Progress and Status this week:

  1. Developed a program to count the total number of words that contained "-" and "'"
  2. Implemented interface made by Joel
  3. Modified the WRI method and change the threshold of the number of keywords.

Plan and Goals for new week:

  1. Try to improve the accuracy.

Tien-en Phua

Progress and Status this week:

  1. Analyse the results for the Federalist and 170 English Text
  2. Continue developing auxiliary software (ie CountWord program, Punctuation program)
  3. Research on ways to balance the training data to SVM

Plan and Goals for new week:

  1. Continue testing on Federalist and 170 English Text
  2. Aim to achieve an 70% accuracy
  3. Standardize the training data to SVM

Semester 1, Week 4

Jie Dong

Progress and Status this week:

  1. Run program modified last week on English data set
  2. Varying threshold and size of training data
  3. Achieve a classification accuracy of around 80%
  4. Help group member to prepare for Federalist data set

Plan and Goals for new week:

  1. Study the cause of unsatisfactory classification accuracy and try to improve it
  2. Perform similar tests on Federalist Paper
  3. Discuss results with other group member, and see their algorithm performance

Leng Tan

Progress and Status this week:

  1. Had a meeting with supervisors.
-*-*-
Task goal: Continue the weekly progress reports, picking up after the last entry under Leng Tan.

Given information:
-*-*-
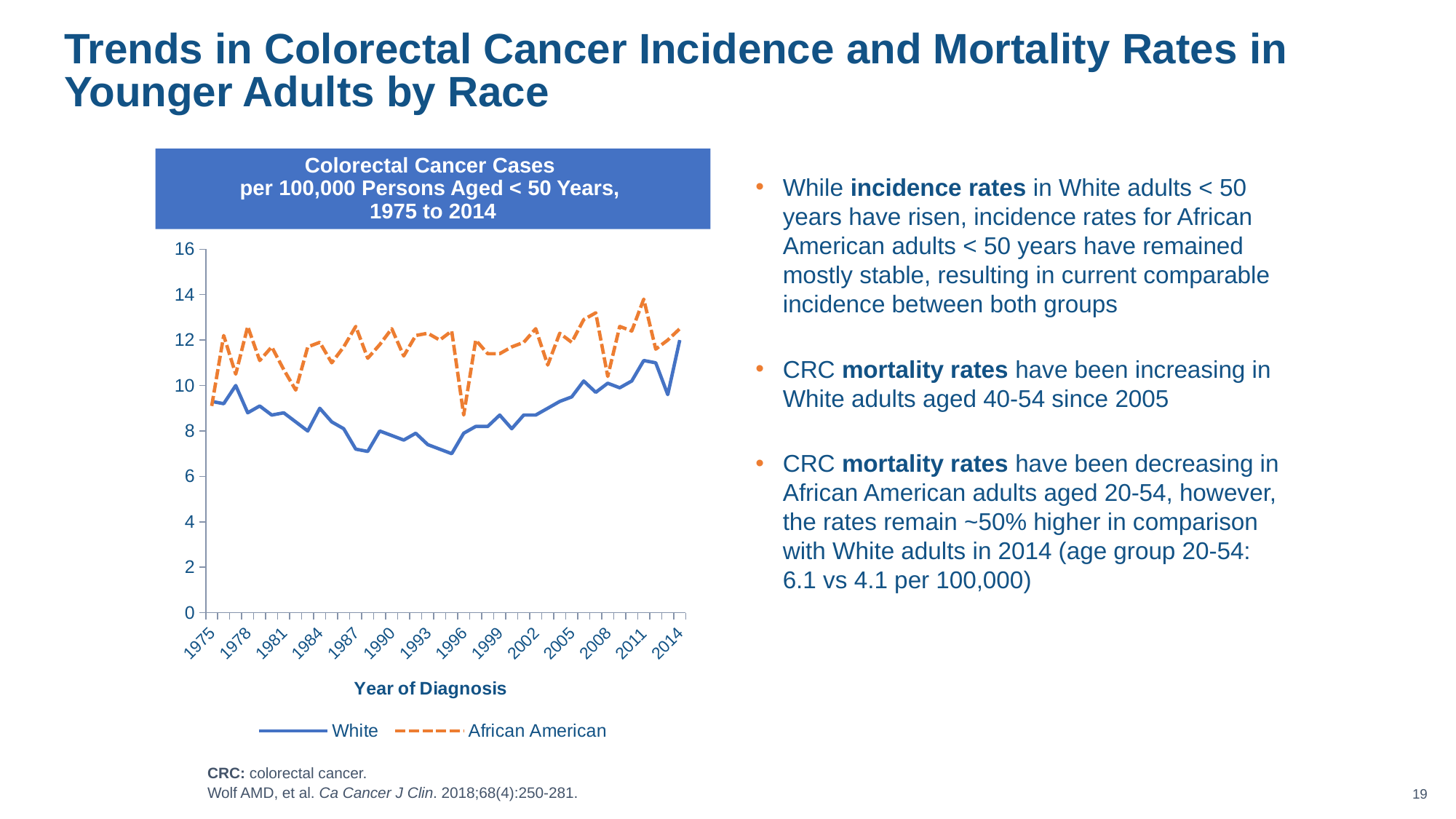
Is the value for African American in 2011 greater or less than 12? greater What is the title of the chart's x axis? Year of Diagnosis What are the two series named in the chart's legend? White and African American Which series reaches the highest value anywhere on the chart? African American Is the value for White in 2014 greater or less than 10? greater In 2005, which series has the higher value, White or African American? African American Is the value for African American in 1996 greater or less than 10? less What kind of chart is shown on the slide? Line chart Does the White series rise or fall between 1996 and 2011? Rise How many series does the chart's legend list? 2 In 1990, which series has the higher value, White or African American? African American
-*-*-
Response to this task:
  2. English text achieves only around 25-30%.
  3. Study the New Testament.

Plan and Goals for new week:

  1. Try and find the Greek file for the new Testament.
  2. try use Federalist Text.

Tien-en Phua

Progress and Status this week:

  1. Develop a method of normalizing text.
  2. Run test on 170 English Text. Obtained a 100% accuracy
  3. Run test on Federalist Text. Obtained a 91% accuracy

Plan and Goals for new week:

  1. Obtain a full set of Greek text
  2. Chop Greek text accordingly
  3. Require further testing and analysis
  4. Apply Greek text accordingly

Semester 1, Week 5

Jie Dong

Progress and Status this week:

  1. Algorithm update:
    • The new version of trigram extraction algorithm inserts a "#" before a sentence and a "$" after a sentence. For example, there is a string "Today is a good day. I want to go to picnic."After TextEditor class, it will becomes "# Today is a good day & # I want to go to picnic $"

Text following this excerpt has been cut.